メルボルンで新生活をスタートし、日豪プレスのインターンを始めて3カ月が経ちました。大学卒業や仕事の内定など、多忙な毎日を送る中、高校時代に少しだけ触れたテニスへの興味が再燃。29ドルという手頃な値段のチケットと、SNSで見た会場のさまざまなイベントに引かれ訪れた、テニス全豪オープンの観戦レポートをお届けします。
(文・写真=沖あやか)
全豪オープン、テニスとそれ以上の魅力
メルボルン・パークで毎年1月後半、2週間にわたり開催される全豪オープンは、世界のテニス・ファンが注目するグランドスラム大会の1つです。今年は1月14日から28日に開催されました。シーズン開幕の時期に、世界中から最高のプレイヤーたちが集結し、熱戦を繰り広げます。2024年の大会は、予選を含めて史上最大規模となる110万人以上の観客を迎えました。また、テニスの試合以外にも、ライブ・ミュージックやファン向けのアクティビティーが豊富に用意され、テニス・ファンでなくても楽しめる内容が満載です。私自身もこの大会の多様な魅力に引き込まれ、忘れがたい体験をすることができました。
熱戦の連続!全豪オープンでの日本選手の躍動
1月27日、最初に観戦したのは、上地結衣選手とディーデ・デフロート(オランダ)選手の決勝戦。攻撃的なプレーをする場面が見られたものの、デフロート選手のスピンボールに苦戦し、初セットを落としてしまった上地選手。第2セットもブレーク合戦が続き、4―5で迎えたデフロート選手のサービス・ゲームで、最後は上地選手のリターンがアウトに。結果は4―6で上地選手の敗退となりましたが、彼女の戦いぶりには感銘を受けました。

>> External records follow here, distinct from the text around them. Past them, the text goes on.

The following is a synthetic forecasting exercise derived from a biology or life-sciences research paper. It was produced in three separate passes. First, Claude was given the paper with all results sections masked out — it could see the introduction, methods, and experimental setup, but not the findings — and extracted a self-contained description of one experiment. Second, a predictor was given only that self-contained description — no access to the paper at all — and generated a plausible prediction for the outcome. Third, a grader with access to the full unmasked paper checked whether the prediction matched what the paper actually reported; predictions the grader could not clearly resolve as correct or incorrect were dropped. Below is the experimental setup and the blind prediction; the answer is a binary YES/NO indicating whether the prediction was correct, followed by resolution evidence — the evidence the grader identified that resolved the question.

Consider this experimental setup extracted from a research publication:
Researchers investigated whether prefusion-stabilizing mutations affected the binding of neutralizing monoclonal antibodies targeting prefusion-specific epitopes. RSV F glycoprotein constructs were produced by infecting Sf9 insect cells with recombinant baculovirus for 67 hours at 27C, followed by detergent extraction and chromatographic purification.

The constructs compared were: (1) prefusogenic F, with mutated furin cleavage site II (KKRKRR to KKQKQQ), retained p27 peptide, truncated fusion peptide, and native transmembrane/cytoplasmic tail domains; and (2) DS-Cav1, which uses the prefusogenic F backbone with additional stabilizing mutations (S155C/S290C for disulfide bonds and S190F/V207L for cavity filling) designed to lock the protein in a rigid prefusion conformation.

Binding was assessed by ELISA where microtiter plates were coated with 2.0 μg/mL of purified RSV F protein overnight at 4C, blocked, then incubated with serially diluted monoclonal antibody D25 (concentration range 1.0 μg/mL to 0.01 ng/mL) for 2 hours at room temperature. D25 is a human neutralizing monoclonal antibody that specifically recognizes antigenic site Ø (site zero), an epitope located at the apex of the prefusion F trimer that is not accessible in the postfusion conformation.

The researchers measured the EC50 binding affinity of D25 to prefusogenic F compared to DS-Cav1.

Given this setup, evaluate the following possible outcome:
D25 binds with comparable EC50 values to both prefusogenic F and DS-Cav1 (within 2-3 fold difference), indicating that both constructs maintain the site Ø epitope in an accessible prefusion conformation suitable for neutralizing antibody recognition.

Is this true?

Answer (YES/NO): NO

続いて観戦したのは、ジュニアの坂本玲選手とジャン・クムスタット(チェコ)選手の試合。坂本選手のすばらしい勝利には、会場全体が息を飲みました。17歳で身長193cm、サーブ・スピードは210キロ近くに達する彼のプレーは、まさに圧倒的でした。試合は最終セットまでもつれ、5―5のリターン・ゲームで坂本選手の粘り強さが光り、最後はラブ・ゲームで締めくくりました。この試合のスピードとテンションには完全に圧倒されました。
その後、小田凱人選手の決勝を見に行きました。彼は17歳にして世界ランキング1位のアルフィー・ヒューエット選手(イギリス)と対戦し、6―2、6―4で見事な勝利を収めました。昨年の苦杯を晴らす形での勝利に、会場は熱狂。小田選手の気迫あふれるプレーは、まさに精鋭のアスリートそのものでした。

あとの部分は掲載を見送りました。